++++ INFORMATION
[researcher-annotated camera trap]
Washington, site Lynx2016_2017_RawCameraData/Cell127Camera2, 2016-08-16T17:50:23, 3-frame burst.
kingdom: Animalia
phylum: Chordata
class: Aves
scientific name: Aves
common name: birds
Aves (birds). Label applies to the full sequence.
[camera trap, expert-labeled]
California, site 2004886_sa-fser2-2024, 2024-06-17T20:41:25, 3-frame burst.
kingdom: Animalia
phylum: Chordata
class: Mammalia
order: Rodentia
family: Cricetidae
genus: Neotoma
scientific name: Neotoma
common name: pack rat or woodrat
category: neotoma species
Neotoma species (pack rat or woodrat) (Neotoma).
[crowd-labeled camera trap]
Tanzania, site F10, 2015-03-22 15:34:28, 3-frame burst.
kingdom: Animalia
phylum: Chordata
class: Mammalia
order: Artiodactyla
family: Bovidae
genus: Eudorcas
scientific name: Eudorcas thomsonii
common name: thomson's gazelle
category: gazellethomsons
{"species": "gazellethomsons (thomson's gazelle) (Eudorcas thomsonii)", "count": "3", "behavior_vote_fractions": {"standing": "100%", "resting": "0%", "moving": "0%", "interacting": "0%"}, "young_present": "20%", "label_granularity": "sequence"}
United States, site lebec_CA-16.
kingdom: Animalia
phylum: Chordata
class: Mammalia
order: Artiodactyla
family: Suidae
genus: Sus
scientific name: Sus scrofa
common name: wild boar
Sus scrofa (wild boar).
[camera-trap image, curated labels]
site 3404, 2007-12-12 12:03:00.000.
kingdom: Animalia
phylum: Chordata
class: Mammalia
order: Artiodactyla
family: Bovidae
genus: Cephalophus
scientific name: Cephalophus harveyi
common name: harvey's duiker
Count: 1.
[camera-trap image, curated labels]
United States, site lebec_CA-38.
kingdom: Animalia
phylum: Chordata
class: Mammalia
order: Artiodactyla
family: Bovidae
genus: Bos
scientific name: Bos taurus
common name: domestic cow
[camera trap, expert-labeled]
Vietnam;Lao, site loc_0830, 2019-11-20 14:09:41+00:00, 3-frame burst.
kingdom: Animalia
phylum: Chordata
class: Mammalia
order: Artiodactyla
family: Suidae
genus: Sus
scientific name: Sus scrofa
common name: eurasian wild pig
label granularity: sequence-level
++++++++
### YOUR GOAL
Wherever "Eudorcas" turns up in the records, copy the whole line.

### WRITTEN RESPONSE
genus: Eudorcas
scientific name: Eudorcas thomsonii
{"species": "gazellethomsons (thomson's gazelle) (Eudorcas thomsonii)", "count": "3", "behavior_vote_fractions": {"standing": "100%", "resting": "0%", "moving": "0%", "interacting": "0%"}, "young_present": "20%", "label_granularity": "sequence"}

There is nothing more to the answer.